EXCERPT PROVIDED →
On a mission to get kids in school, SC doctor says COVID not widespread in classrooms

Allison Eckard was leery when Charleston County schools opened in the fall amid the raging coronavirus pandemic.

She’s a pediatric infectious disease doctor at the Medical University of South Carolina and knows all too well what kind of super spreaders kids can be for viral infections.

Based on her research from the first semester, though, she said she is pleased to say she was wrong. The data she’s studied show that with proper safety measures such as masks and social distancing, school is the safest place children can be, she said.

That’s the message Greenville County Schools Superintendent Burke Royster has espoused as well, even as some parents pushed back. So when Eckard brought her presentation to the Greenville County School Board on Tuesday, Royster felt vindicated.

All elementary and middle school students have the option to attend to school in-person full-time in Greenville County, and high school students spend 75% of their time in the classroom, the rest in virtual learning.

EXERCISE SET →
1: List each grade level of students named in the news article about COVID in South Carolina classrooms.
2: Carry on the news article about the South Carolina doctor's COVID research in schools from the point where it stops.

Stored items
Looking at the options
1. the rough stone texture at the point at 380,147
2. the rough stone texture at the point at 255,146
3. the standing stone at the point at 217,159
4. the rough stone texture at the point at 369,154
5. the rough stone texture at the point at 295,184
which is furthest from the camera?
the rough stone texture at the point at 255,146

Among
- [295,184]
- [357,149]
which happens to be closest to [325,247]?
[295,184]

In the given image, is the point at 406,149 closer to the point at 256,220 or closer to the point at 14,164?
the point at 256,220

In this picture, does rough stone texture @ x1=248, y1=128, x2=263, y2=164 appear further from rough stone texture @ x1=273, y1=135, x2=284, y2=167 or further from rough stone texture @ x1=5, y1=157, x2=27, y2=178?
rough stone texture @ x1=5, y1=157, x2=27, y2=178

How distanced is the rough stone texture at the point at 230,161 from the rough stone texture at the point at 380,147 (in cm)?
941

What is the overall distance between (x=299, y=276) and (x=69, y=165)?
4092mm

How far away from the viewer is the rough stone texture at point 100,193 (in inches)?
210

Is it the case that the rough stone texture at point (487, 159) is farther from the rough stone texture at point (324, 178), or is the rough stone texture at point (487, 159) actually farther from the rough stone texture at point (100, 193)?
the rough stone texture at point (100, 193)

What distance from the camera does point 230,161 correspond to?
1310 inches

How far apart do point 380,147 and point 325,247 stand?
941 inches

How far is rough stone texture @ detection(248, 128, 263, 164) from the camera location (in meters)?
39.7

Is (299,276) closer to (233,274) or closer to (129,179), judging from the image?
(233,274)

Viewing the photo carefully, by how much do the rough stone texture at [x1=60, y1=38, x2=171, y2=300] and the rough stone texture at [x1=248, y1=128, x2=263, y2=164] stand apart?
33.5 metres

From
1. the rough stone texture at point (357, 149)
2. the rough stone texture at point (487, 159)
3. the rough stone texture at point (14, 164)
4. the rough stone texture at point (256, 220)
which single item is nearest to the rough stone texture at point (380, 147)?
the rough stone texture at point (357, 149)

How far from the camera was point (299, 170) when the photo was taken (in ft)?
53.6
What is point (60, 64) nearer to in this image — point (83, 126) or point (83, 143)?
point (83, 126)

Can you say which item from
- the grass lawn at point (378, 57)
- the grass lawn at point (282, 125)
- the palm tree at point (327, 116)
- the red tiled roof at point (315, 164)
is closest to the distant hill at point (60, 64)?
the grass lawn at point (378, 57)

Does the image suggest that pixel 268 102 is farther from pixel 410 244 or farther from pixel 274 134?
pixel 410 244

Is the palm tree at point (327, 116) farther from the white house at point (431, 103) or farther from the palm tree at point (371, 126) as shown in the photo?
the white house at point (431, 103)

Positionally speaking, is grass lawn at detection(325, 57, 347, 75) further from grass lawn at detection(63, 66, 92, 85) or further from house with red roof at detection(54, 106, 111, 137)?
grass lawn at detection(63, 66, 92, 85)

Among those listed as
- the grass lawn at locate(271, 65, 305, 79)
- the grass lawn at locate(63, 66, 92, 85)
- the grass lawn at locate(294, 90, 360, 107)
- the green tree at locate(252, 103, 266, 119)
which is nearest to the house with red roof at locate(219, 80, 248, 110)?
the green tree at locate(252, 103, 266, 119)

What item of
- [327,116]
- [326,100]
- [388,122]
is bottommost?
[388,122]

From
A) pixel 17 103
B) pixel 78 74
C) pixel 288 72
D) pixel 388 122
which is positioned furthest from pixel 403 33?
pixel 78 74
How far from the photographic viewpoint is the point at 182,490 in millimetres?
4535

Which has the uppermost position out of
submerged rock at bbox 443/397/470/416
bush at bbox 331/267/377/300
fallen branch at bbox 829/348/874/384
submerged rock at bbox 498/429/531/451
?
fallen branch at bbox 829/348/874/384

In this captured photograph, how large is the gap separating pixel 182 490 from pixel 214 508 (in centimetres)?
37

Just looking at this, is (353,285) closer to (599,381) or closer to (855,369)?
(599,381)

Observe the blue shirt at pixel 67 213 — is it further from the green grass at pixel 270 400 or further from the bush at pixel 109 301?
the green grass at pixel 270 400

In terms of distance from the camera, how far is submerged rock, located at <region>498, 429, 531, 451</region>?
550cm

ANSWERS →
1: Elementary school, middle school, high school

2:
Across South Carolina, school districts are a mix of full-time face-to-face like Charleston County or a hybrid model like Greenville County, according to data from the South Carolina Department of Education. Broken down by schools, the data show 693 public schools have returned to full-time in-person classes, 547 are in-person between two to four days a week, and 21 are all-virtual.

Lee County has not opened for face-to-face instruction this year but is working on a plan to do so, said Ryan Brown, Department of Education spokesman.

Last Friday, Allendale County closed schools and went to virtual only after many teachers tested positive for COVID-19 or were close contacts.

COVID-19 is such a formidable and equal-opportunity infecting agent it’s hard to say with absolute certainty where a person becomes infected. But Eckard said it is apparent the disease is spreading outside of schools through social and family gatherings, not in the classroom.

The proof is not so much in what school officials are seeing, but what they’re not, Eckard said. If the virus was spreading in schools, there would be clusters of students getting sick at the same time.

That has not happened in Charleston County, she said.

Tim Waller, spokesman for Greenville County schools, said the same is true for the Upstate county’s schools.

Carpools and bus riding are more likely locations for virus spread, Eckard said.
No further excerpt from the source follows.